With funding from the National Institute of Justice (NIJ), Stein has been studying schools to prevent Dating Violence/Harassment (DV/H). The long-term goal of this study is helping prevent dating violence, sexual violence, and sexual harassment by employing the most rigorous methods to evaluate strategies for altering the violence-supportive attitudes and norms of youth. The study evaluates the relative effectiveness of Shifting Boundaries, a multi-level approach to DV/H prevention programming (in terms of knowledge, attitudes, intended behavior, behavior, and emotional safety of youth participants) for middle school students in 55 middle schools in a large urban school district.

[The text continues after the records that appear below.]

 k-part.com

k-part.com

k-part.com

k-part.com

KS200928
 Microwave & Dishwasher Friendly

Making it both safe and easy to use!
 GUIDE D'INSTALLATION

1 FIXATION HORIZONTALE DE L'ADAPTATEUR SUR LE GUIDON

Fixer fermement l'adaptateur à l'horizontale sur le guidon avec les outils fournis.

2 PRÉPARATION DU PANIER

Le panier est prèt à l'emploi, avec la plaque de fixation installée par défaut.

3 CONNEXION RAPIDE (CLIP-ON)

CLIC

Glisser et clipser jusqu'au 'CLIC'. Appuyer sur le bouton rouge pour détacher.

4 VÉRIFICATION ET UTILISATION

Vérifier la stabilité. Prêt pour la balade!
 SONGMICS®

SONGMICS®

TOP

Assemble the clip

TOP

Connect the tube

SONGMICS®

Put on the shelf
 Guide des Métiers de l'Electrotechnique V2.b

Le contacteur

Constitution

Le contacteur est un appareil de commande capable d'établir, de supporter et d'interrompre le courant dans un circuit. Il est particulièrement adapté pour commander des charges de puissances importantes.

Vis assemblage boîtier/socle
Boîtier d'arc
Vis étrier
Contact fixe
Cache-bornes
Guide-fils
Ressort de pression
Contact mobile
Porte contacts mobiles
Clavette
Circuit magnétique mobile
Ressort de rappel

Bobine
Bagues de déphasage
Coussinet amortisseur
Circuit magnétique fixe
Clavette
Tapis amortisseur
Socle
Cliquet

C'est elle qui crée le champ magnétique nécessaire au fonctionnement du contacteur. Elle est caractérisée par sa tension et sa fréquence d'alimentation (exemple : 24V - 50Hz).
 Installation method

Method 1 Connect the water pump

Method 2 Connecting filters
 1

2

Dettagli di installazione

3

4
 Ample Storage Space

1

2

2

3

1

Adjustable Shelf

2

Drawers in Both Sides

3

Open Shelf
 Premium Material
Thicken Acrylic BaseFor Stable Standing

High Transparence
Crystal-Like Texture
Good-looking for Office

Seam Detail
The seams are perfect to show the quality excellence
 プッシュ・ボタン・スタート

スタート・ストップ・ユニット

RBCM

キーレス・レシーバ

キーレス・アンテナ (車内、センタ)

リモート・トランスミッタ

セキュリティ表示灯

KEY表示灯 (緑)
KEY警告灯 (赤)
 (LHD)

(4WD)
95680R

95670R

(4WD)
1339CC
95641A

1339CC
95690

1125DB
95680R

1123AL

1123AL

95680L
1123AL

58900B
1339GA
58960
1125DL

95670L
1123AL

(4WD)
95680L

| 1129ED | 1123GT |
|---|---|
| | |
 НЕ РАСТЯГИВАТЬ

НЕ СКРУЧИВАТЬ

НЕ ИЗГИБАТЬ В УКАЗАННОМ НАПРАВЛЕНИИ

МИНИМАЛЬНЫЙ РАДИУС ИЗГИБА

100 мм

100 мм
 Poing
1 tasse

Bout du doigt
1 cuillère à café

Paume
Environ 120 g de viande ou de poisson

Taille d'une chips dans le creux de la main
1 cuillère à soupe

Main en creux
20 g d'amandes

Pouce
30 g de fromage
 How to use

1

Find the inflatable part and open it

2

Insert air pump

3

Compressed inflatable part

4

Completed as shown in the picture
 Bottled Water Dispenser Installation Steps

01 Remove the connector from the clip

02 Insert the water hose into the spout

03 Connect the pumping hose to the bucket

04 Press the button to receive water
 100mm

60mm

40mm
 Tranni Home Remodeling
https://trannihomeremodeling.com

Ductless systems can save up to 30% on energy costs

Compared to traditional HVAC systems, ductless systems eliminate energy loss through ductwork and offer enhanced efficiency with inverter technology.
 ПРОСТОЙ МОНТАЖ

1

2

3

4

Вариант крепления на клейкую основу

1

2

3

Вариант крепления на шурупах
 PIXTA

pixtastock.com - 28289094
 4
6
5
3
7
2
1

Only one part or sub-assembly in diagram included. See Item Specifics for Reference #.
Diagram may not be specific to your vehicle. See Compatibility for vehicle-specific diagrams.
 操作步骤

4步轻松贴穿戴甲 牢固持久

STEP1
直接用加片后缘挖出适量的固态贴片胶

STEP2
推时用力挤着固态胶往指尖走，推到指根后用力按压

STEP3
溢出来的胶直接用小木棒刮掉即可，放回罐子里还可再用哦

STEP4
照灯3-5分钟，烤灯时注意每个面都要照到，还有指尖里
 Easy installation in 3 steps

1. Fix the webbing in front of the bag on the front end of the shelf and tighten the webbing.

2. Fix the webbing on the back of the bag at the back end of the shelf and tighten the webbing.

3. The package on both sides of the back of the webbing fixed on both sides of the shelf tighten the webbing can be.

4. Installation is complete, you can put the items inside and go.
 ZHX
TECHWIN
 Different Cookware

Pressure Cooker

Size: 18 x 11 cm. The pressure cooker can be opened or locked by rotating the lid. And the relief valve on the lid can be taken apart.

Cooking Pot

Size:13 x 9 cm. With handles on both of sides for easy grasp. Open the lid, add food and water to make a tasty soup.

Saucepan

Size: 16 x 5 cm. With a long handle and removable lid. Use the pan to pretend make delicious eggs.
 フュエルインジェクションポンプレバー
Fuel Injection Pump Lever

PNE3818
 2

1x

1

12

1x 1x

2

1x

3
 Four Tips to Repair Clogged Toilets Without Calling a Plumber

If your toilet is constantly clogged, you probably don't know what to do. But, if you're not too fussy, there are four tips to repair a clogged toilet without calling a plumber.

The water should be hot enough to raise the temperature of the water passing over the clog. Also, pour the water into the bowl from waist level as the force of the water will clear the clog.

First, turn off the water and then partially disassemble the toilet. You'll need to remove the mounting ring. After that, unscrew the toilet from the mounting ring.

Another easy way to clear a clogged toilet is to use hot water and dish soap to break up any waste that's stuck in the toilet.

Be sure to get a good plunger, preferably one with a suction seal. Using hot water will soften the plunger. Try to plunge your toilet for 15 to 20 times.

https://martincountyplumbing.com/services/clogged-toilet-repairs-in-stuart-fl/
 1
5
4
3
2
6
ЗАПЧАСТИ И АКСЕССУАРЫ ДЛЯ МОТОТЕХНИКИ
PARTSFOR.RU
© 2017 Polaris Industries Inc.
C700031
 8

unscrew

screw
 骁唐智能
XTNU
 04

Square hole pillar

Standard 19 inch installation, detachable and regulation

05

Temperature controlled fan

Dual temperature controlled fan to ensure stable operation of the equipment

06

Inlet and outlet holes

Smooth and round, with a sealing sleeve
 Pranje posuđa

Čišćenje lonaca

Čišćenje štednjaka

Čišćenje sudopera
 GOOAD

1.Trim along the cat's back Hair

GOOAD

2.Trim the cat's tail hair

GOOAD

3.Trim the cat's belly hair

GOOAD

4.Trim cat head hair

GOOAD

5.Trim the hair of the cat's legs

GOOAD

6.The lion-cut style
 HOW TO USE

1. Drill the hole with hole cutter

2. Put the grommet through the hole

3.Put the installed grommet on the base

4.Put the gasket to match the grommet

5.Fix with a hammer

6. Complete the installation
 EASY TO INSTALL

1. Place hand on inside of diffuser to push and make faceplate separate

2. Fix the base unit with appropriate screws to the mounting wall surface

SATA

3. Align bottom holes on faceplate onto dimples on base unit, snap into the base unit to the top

Stein is also working with the Justice and Gender-Based Violence Research Initiative Team at the Wellesley Centers for Women to document the current landscape (the breadth and differences) of campus approaches to investigations and adjudication of sexual assault. The project will result in guidelines that will assist colleges with assessing their capacity and preparedness to meet new and existing demands for sexual assault response models.

Stein holds a Bachelor of Arts in History from the University of Wisconsin, a Masters of Arts in Teaching from Antioch College Graduate School of Education, and a Doctorate in Education from Harvard University Graduate School of Education. In 2007, she received the Outstanding Contribution to Education award from the Harvard University Graduate School of Education.